◆ Opdracht: Maak van de alinea die begint met "Na een lange werkdag" in de tekst over zelfsabotage een korte opsomming met de belangrijkste feiten.

◆ Tekstfragment:
*-*-*

Hoe zorg je ervoor dat je vanavond écht gaat sporten?

Geschreven voor Het Parool op 15 augustus 2016

Journalist Meike Bergwerff hangt regelmatig een avond voor de tv terwijl ze écht wilde gaan sporten. Ze zocht uit hoe je kan afrekenen met zelfsaboterend gedrag. ‘Je moet het kleine kind in jezelf opvoeden.’

Na een lange werkdag lig ik op de bank. Benen languit gestrekt, thee en eten binnen handbereik. Op dit soort dagen beweeg ik minimaal: een korte wandeling naar de supermarkt, een kleine fietstocht naar het station, een paar stappen naar de keuken en weer terug. Mijn hardloopschoenen hebben inmiddels een aanzienlijke stoflaag. Als ik wel heb hardgelopen, herinnert de spierpijn mijn aan de goede inspanning. Ook mijn zelfvertrouwen krijgt er een positief zetje van. De volgende dag maak ik mezelf wijs dat ik het meteen kan zien in de spiegel. Toch besluit ik keer op keer om niet te gaan rennen, om me daar vervolgens altijd slecht over te voelen. Want door mijn gebrek aan beweging voel ik me lui en schuldig over elke ongezonde hap.

Tegen je zin in
Dit ontwijkende gedrag, ook wel zelfsabotage, als het gaat om het huis opruimen, de administratie doen, huiswerk maken of sporten, zal voor velen herkenbaar zijn. Zoals voor Lot van Beek (30, grafisch ontwerper), die problemen heeft met op tijd naar bed gaan. “Ik ga laat naar bed, ook al heb ik een lange tijd nodig om prikkels te verwerken. Daardoor ben ik vergeten hoe het voelt om écht uitgerust te zijn, en dat terwijl ik weet dat ik op mijn werk beter presteer als ik uitgeslapen ben.”

*-*-*

◆ Fragment uit dataset:
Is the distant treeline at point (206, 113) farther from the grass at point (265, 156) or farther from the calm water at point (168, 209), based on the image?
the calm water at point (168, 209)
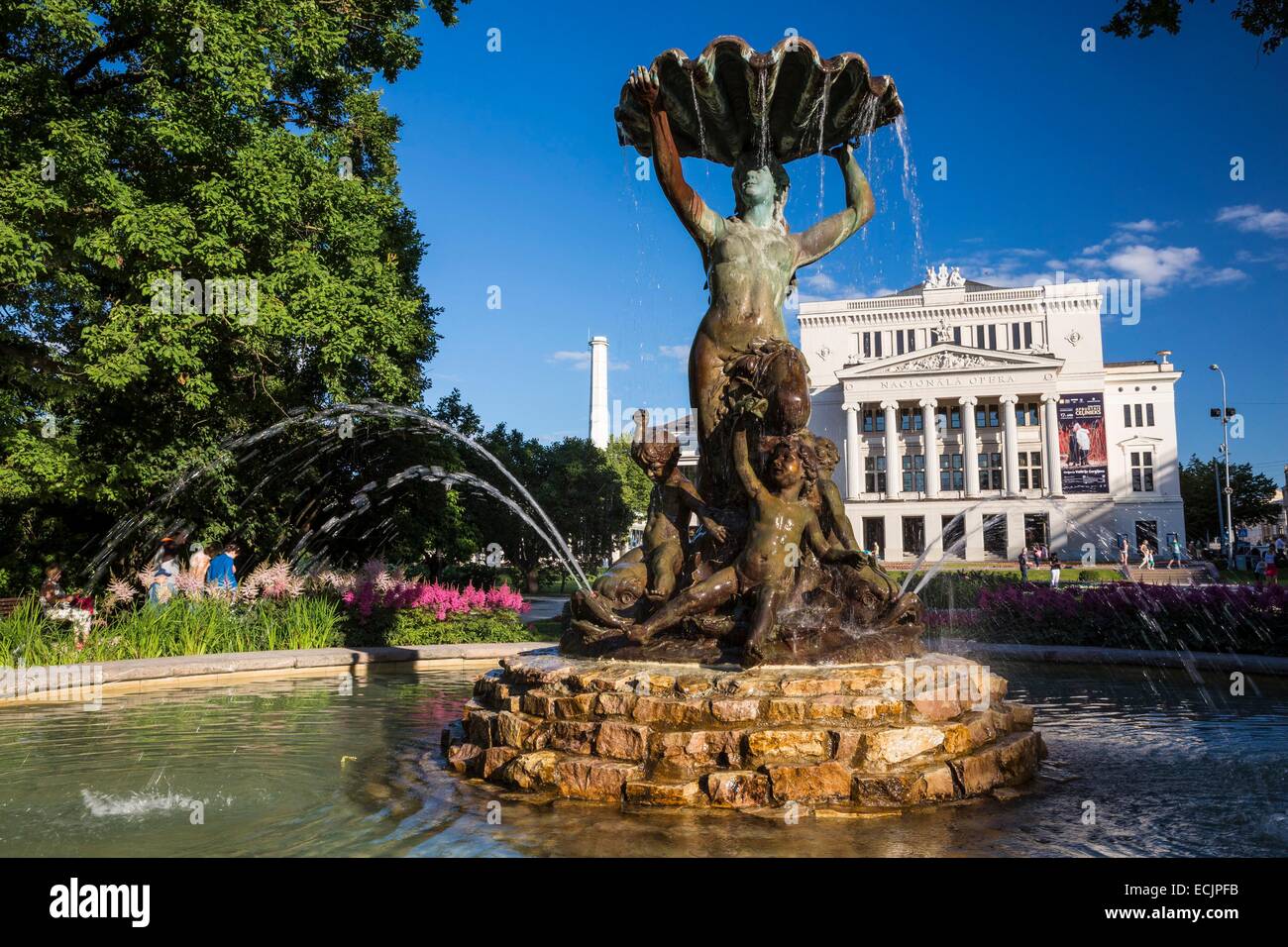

*-*-*

◆ Antwoord:
- Na een lange werkdag lig ik op de bank, met thee en eten binnen handbereik.
- Op zulke dagen beweeg ik nauwelijks: alleen een stukje naar de supermarkt, het station en de keuken.
- Mijn hardloopschoenen zitten onder het stof.
- Als ik wel heb hardgelopen, voel ik spierpijn en krijgt mijn zelfvertrouwen een zetje.
- Toch besluit ik steeds weer niet te gaan rennen, en daar voel ik me altijd slecht over.
- Door te weinig beweging voel ik me lui en schuldig over elke ongezonde hap.